The quality of this YouTube DailyMotion feed is better than most. (It’s not all that high quality, but everything is pulled off of YouTube after five minutes now.)The quality of the music is too:

That’s Cream re-united and performing “White Room,” probably their best known song. I’ve watched it many times. It occurs to me that it explains a lot about rock music.

Those are old men. Eric Clapton, playing the black stratocaster, has his hair mussed just so as a sop to youth, but they’re old farts. Old farts playing rock music are lame. Cream is not. Here’s why:

The term rock music has been twisted and stretched to cover just about any set of noises organized to sell discs. It’s as if forty or fifty years ago a religion was founded, and you had to get the A and R rabbis at the record companies and radio stations to announce you were kosher, ie: rock and roll, to be consumed.

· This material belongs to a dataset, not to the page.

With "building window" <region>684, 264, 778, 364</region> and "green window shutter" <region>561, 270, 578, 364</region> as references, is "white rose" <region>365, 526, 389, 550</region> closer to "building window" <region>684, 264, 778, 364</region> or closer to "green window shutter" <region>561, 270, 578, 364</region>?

If there’s anything lamer than old, bald men in spandex still yelping about the discontents of teenagers as if they were still in junior high, I haven’t seen it. “Hope I die before I get old” only stirs the blood if the blood doesn’t require Geritol. You’re not allowed to pick that gauntlet back up and complain about your backache while doing so, too.

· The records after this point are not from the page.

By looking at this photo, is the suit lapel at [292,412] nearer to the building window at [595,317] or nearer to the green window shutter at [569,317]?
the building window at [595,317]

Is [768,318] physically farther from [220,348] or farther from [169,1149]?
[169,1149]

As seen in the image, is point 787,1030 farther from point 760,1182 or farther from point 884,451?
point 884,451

Performers used to acknowledge that their shelf life as young rebels “fighting the man” was short, and if they wanted to keep performing afer it expired, they’d have to become part of the nostalgia industry. Listening to Peter Frampton in 1976 is excusable. Listening to Peter Frampton to remind you of 1976 is excusable. Listening to Peter Frampton as anything else is kinda silly.

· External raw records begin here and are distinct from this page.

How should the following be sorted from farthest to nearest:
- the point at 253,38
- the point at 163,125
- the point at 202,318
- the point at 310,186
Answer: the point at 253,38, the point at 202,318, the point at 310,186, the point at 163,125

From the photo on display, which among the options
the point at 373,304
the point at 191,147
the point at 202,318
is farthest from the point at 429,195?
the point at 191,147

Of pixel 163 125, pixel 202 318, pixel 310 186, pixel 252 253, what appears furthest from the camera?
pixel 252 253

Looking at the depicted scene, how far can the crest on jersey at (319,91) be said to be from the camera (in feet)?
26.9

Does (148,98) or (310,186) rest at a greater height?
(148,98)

Cream is a part of a tradition of adult music. they listened to music from America’s black musical tradition, where it is was plenty acceptable to be an adult, and consider adult themes. When they were young, they were striving to be old. Now they are old, and need not strive.

I watched them, and knew that I had seen their like before; but not where you’d think. They were operating their machinery, and I had seen men operate familiar machinery before. I’ve known many men, skilled in the rough arts: masonry and concrete finishing and excavation and demolition and blasting–men past their physical prime, but still tough as nails, and wise; and able to leave any three youngsters in their dust.

They sit in the chair in the excavator, their knobby hands move the levers just so, and they move the bucket with the delicacy of the teaspoon. They wake up tired, and yet they never fade while working, because they husband their energies where the young and strong and dumb flail away and drop out.

They stand in the shade whenever possible, and rest when it is offered, but do not flag.

And they smile at one another at the end of the day’s work, exactly the same smile exchanged at the end of this song; a knowing smile among those who have earned the respect of a fellow adult man.

And the young men watch them and learn.

19 Responses

  1. That was a great way to start the day – thanks for sharing! "Badge" is still one of my all time favorite songs.

  2. Many important points in this post. I am reminded of the early Rolling Stones, who were simply trying to imitate their blues heroes, whose music was by and for adults.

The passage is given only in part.